## Exercise
Repeat the material below word for word and leave out all pictures.
***** Records for processing *****
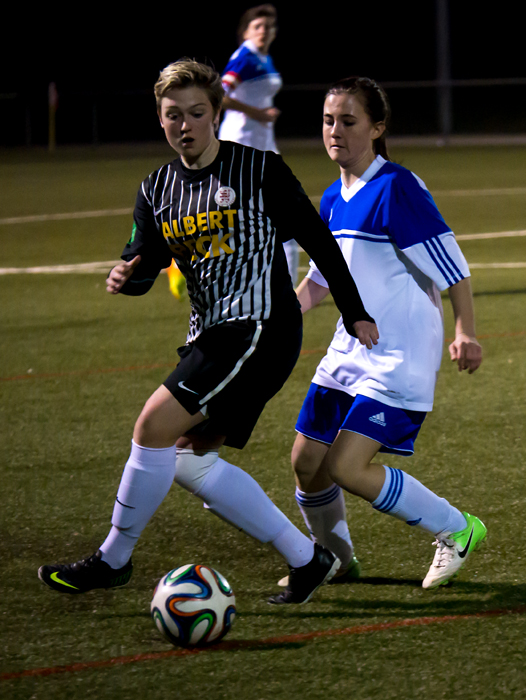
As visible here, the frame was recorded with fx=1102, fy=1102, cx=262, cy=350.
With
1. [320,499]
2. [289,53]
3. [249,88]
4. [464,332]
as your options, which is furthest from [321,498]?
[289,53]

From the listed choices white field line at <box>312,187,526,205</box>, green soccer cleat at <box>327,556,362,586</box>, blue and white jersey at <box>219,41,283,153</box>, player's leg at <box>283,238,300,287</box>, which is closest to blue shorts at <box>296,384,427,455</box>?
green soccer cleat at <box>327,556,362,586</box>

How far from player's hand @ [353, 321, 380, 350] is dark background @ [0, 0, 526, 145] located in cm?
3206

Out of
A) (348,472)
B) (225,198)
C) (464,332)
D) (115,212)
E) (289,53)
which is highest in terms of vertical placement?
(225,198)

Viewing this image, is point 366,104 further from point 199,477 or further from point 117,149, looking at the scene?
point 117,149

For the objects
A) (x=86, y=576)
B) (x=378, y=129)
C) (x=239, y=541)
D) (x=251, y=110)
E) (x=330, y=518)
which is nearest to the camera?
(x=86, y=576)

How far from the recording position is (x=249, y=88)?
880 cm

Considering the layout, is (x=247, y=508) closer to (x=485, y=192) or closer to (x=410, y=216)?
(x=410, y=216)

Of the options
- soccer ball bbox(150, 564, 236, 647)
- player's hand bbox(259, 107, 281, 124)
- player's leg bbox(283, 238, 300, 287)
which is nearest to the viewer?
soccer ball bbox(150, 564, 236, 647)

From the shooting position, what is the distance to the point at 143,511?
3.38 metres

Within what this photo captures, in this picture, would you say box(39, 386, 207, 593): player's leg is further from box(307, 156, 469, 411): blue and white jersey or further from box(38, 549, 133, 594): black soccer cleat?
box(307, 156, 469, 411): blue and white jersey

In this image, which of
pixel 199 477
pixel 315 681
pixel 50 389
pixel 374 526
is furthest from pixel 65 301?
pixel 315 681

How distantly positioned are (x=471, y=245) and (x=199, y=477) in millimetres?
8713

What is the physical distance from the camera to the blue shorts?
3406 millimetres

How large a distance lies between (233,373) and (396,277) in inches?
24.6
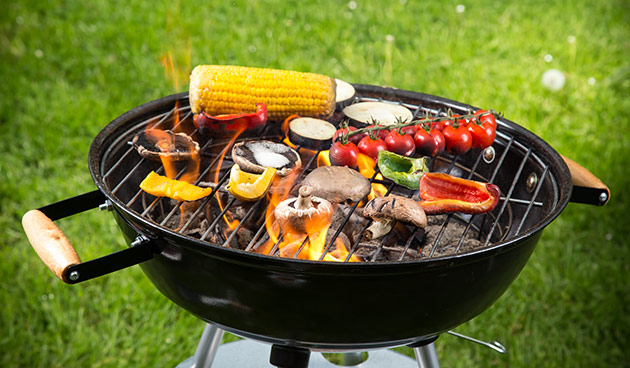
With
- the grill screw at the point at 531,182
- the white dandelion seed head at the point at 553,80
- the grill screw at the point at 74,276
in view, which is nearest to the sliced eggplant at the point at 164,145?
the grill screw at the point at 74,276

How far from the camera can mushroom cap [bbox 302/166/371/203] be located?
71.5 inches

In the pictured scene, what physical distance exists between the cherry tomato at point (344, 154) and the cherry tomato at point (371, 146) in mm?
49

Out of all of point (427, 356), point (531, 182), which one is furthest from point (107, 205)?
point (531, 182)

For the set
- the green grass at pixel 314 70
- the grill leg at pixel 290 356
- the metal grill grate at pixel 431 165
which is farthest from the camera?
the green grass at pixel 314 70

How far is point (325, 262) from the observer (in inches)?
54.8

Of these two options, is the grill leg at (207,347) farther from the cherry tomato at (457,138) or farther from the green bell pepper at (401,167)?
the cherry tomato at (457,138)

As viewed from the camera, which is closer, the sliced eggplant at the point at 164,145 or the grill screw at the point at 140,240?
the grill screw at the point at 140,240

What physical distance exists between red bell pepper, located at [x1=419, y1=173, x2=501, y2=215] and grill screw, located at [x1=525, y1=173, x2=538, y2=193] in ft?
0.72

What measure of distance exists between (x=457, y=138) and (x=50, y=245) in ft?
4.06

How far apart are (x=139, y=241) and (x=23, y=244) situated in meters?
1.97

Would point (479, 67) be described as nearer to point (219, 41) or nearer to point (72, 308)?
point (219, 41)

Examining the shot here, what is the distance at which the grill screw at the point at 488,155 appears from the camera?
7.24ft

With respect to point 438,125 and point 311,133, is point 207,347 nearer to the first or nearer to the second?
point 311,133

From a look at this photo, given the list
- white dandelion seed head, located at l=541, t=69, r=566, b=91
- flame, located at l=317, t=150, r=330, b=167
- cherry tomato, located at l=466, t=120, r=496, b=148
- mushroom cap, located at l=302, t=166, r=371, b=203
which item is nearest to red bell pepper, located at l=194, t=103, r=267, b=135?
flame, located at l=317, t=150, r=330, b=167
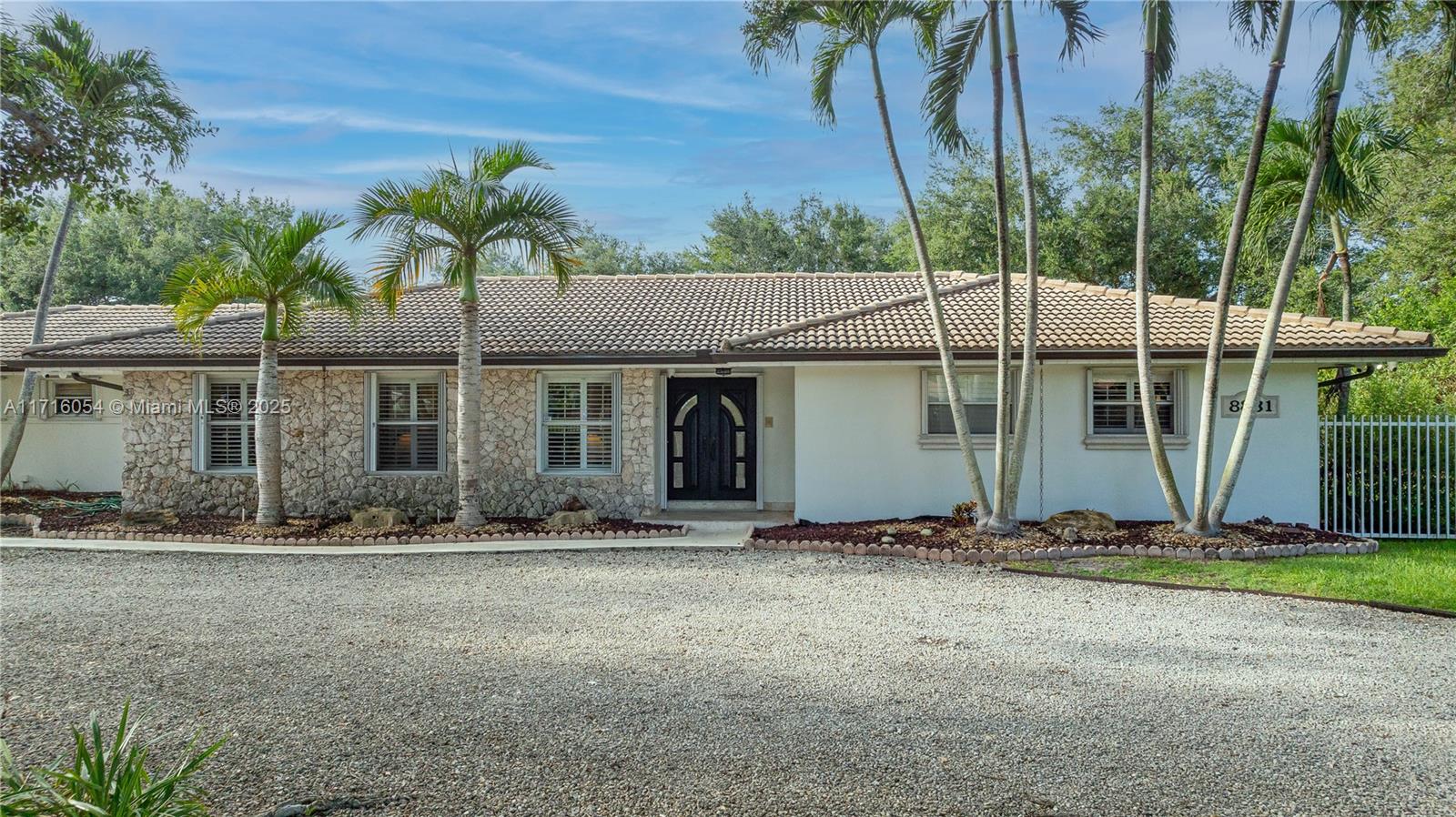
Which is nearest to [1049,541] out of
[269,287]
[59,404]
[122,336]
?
*****
## Final result
As visible here, the frame was recorded with fx=1102, fy=1102, cx=262, cy=350.
With
1. [320,499]
2. [289,53]
3. [249,88]
4. [464,332]
as your options, which is furthest from [321,498]?
[289,53]

From the listed choices white field line at <box>312,187,526,205</box>, green soccer cleat at <box>327,556,362,586</box>, blue and white jersey at <box>219,41,283,153</box>, player's leg at <box>283,238,300,287</box>, which is closest to blue shorts at <box>296,384,427,455</box>?
green soccer cleat at <box>327,556,362,586</box>

How far from player's hand @ [353, 321, 380, 350] is dark background @ [0, 0, 526, 145] located in cm?
3206

Out of
A) (348,472)
B) (225,198)
C) (464,332)
D) (115,212)
E) (289,53)
which is highest in terms of vertical placement?
(225,198)

Viewing this image, is point 366,104 further from point 199,477 or further from point 117,149, looking at the scene?
point 117,149

For the objects
A) (x=86, y=576)
B) (x=378, y=129)
C) (x=239, y=541)
D) (x=251, y=110)
E) (x=330, y=518)
which is nearest to the camera?
(x=86, y=576)

How far from the recording position is (x=249, y=88)?
880 cm

Considering the layout, is (x=247, y=508) closer to (x=485, y=192) or closer to (x=410, y=216)?
(x=410, y=216)

Of the options
- soccer ball bbox(150, 564, 236, 647)
- player's hand bbox(259, 107, 281, 124)
- player's leg bbox(283, 238, 300, 287)
which is nearest to the viewer?
soccer ball bbox(150, 564, 236, 647)

From the shooting position, what is the distance to the point at 143,511?
3.38 metres

Within what this photo captures, in this picture, would you say box(39, 386, 207, 593): player's leg is further from box(307, 156, 469, 411): blue and white jersey or further from box(38, 549, 133, 594): black soccer cleat?
box(307, 156, 469, 411): blue and white jersey

In this image, which of
pixel 199 477
pixel 315 681
pixel 50 389
pixel 374 526
is furthest from pixel 65 301?
pixel 315 681

How distantly positioned are (x=471, y=245) and (x=199, y=477) in millimetres?
8713

What is the physical distance from the camera to the blue shorts?
3406 millimetres

How large a distance lies between (233,373) and (396,277) in inches?
24.6
With
- the grill screw at the point at 531,182
- the white dandelion seed head at the point at 553,80
- the grill screw at the point at 74,276
in view, which is nearest to the sliced eggplant at the point at 164,145?
the grill screw at the point at 74,276

How far from the camera can mushroom cap [bbox 302/166/371/203] be located?
71.5 inches

In the pictured scene, what physical distance exists between the cherry tomato at point (344, 154) and the cherry tomato at point (371, 146) in mm?
49

Out of all of point (427, 356), point (531, 182), which one is furthest from point (107, 205)?
point (531, 182)

For the set
- the green grass at pixel 314 70
- the grill leg at pixel 290 356
- the metal grill grate at pixel 431 165
which is farthest from the camera?
the green grass at pixel 314 70

How far is point (325, 262) from the observer (in inches)?
54.8

Of these two options, is the grill leg at (207,347) farther from the cherry tomato at (457,138) or farther from the green bell pepper at (401,167)?
the cherry tomato at (457,138)

As viewed from the camera, which is closer, the sliced eggplant at the point at 164,145 or the grill screw at the point at 140,240?
the grill screw at the point at 140,240

What physical distance exists between red bell pepper, located at [x1=419, y1=173, x2=501, y2=215] and grill screw, located at [x1=525, y1=173, x2=538, y2=193] in ft?
0.72

What measure of distance exists between (x=457, y=138) and (x=50, y=245) in ft?
4.06

How far apart are (x=139, y=241) and (x=23, y=244) situated in meters?
1.97

Would point (479, 67) be described as nearer to point (219, 41) or nearer to point (72, 308)?
point (219, 41)

Examining the shot here, what is the distance at which the grill screw at the point at 488,155 appears from the camera?
7.24ft

With respect to point 438,125 and point 311,133, is point 207,347 nearer to the first or nearer to the second?
point 311,133

From a look at this photo, given the list
- white dandelion seed head, located at l=541, t=69, r=566, b=91
- flame, located at l=317, t=150, r=330, b=167
- cherry tomato, located at l=466, t=120, r=496, b=148
- mushroom cap, located at l=302, t=166, r=371, b=203
which item is nearest to red bell pepper, located at l=194, t=103, r=267, b=135?
flame, located at l=317, t=150, r=330, b=167
Which is nearest to [1049,541] out of
[269,287]
[59,404]
[122,336]
?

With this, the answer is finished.